Required task 1
From the passage on height and well-being below, reproduce everything from "According to the" down to "to better lives.", word for word.
Required task 2
In the passage on height and well-being below, each additional inch of height has the same effect on men's life evaluation as what percentage increase in family income?
Required task 3
Extend the passage on height and well-being below, beginning right after its final sentence.

According to the Gallup-Healthways Well-Being Index daily poll of the US population, taller people live better lives, at least on average. They evaluate their lives more favorably, and they are more likely to report a range of positive emotions such as enjoyment and happiness. They are also less likely to report a range of negative experiences, like sadness, and physical pain, though they are more likely to experience stress and anger, and if they are women, to worry. These findings cannot be attributed to different demographic or ethnic characteristics of taller people, but are almost entirely explained by the positive association between height and both income and education, both of which are positively linked to better lives.

Introduction

We use data from the Gallup-Healthways Well-Being Index daily polling to investigate the relationship between height and a range of emotional and evaluative outcomes. The Well-Being Index (WBI) polling was initiated in January 2008, and collects data by telephone survey (including cell phone only households) from around 1000 respondents each day; further information is available at http://www.well-beingindex.com. We use information on 454,065 adults aged 18 or over interviewed from January 2nd 2008 to April 16th 2009. People were asked to report their heights, as well as an evaluation of their lives using the Cantril “self-anchoring striving scale”, Cantril (1965). According to this, they are asked to imagine a ladder with steps numbered from zero at the bottom to ten at the top where the top of the ladder represents “the best possible life for you” and the bottom of the ladder represents “the worst possible life for you,” and are asked to report on which step of the ladder they stand at the present time. The WBI poll also asks respondents to reply yes or no to questions about whether, in the day before the interview, they experienced a number of feelings “during a lot of the day.” The question is asked about enjoyment, physical pain, happiness, worry, sadness, stress, and anger.

Men who are above average height (5 feet 10 in., 177.8 cm) report that they are a little more than one-seventh of a step on the ladder above men who are below average height, average ladder score of 6.55 versus 6.41. For women, the difference is smaller, with women of below average height (5 feet 4 in., 162.6 cm) a little less than one tenth of a step below women of above average height, average ladder score 6.55 versus 6.64. These differences may seem small, but if we compare them to other factors that affect the ladder, they are actually quite substantial. One of the most consistently powerful predictors of life evaluation is income. The WBI poll has a single question about family income, grouped into eleven classes. The regression coefficient of the ladder on the logarithm of family income is 0.54 for women and 0.60 for men (for the 164,878 women and 178,440 men who provided income data), so that moving from below average to above average height has the same effect as an 18% increase in family income for women, and a 24% increase for men. We can also do this calculation by comparing the effect of an additional inch of height on the ladder (0.020 of a step for women, and 0.026 for men) with the effect of a change in income. According to this comparison, each additional inch of height has the same effect on reported life evaluation as a 3.8% increase in family income for women, and 4.4% increase for men.

Fig. 1 shows the average heights of men and women on different steps of Cantril's self-anchoring striving scale. On average, men who report that their lives are the “worst possible” are more than eight tenths of an inch (2.0 cm) shorter than the average man; women on the bottom step are shorter than the average woman too, but by half an inch (1.3 cm). As we move up the ladder of life, heights increase, at least until the seventh step. Surprisingly, people who say that their lives are the “best possible” are slightly shorter on average than those who are a step or two below; perhaps the 8% of people who think their lives cannot be improved are different in some other respect.

Stored data
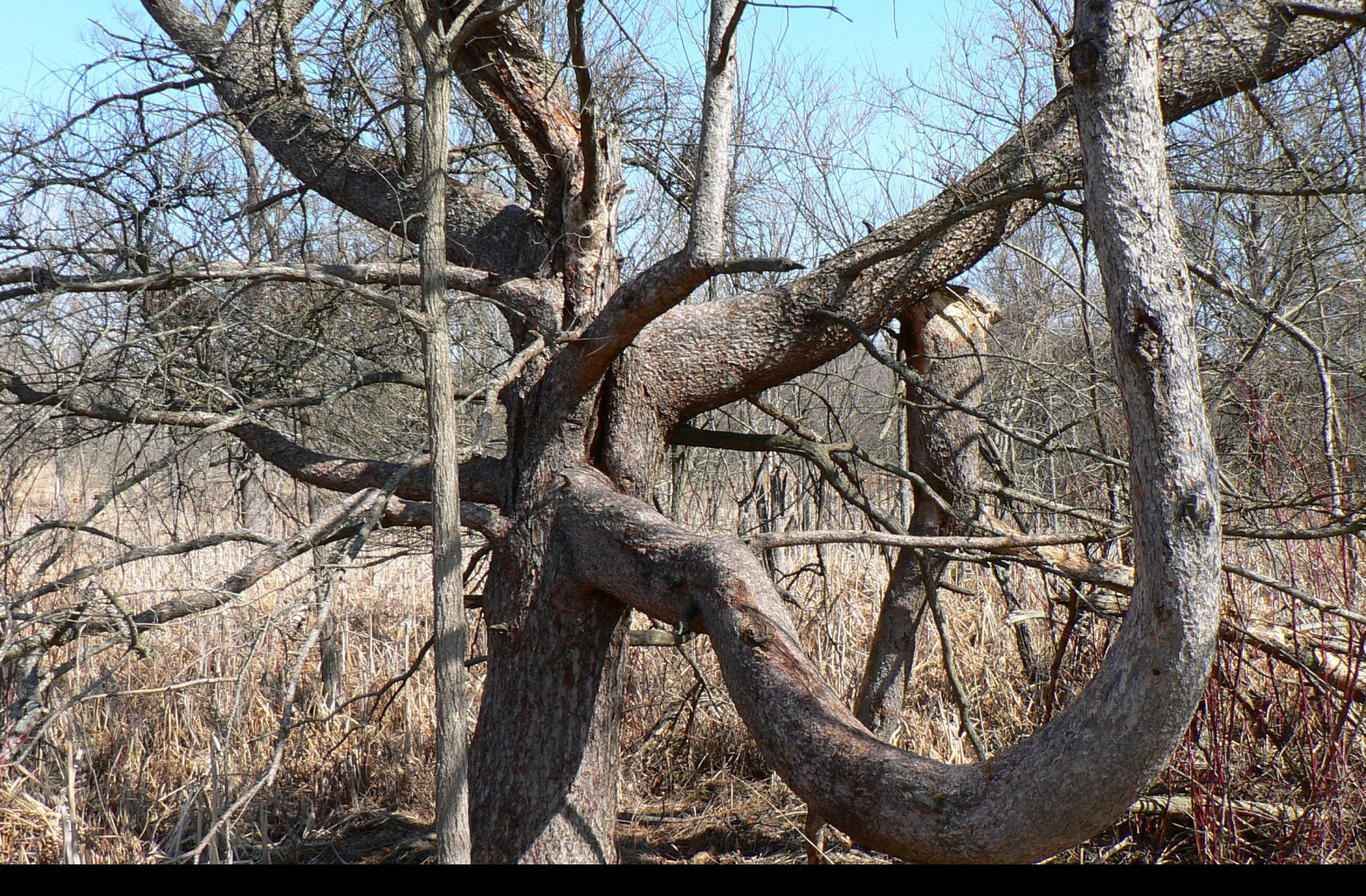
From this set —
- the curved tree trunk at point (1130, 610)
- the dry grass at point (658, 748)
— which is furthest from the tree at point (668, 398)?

Result 1
According to the Gallup-Healthways Well-Being Index daily poll of the US population, taller people live better lives, at least on average. They evaluate their lives more favorably, and they are more likely to report a range of positive emotions such as enjoyment and happiness. They are also less likely to report a range of negative experiences, like sadness, and physical pain, though they are more likely to experience stress and anger, and if they are women, to worry. These findings cannot be attributed to different demographic or ethnic characteristics of taller people, but are almost entirely explained by the positive association between height and both income and education, both of which are positively linked to better lives.

Result 2
A 4.4% increase in family income.

Result 3
Higher life evaluation is not the only outcome differentially associated with being tall. The WBI poll also asks respondents about enjoyment, physical pain, happiness, worry, sadness, stress, and anger. Table 1 shows, broken down by men and women and by above and below average height, the fraction of respondents who report experiencing each of these “during a lot of the day yesterday.” The table also shows the percentage change in reported family income that would give the same change in the probability of reporting the experience as would an additional inch in height. Taller men and women are more likely to report enjoyment and happiness, and less likely to report pain and sadness, with the difference in sadness particularly large. Taller men, although not taller women, also worry less. Stress and anger, however, are more likely to be experienced by people of above average height. The final columns in each half of the table show that, in most cases, the effect of height parallels the effect of income, with an additional inch of height improving outcomes by about the same as a 4.5–8.5 percentage increase in family income. Once again, worry (for women), stress and anger break the pattern, most egregiously in the case of stress where higher incomes are associated with less stress, so that this is the most marked case in which height does not play an income-like role. As we shall see below, this anomaly vanishes once we adjust for ethnicity.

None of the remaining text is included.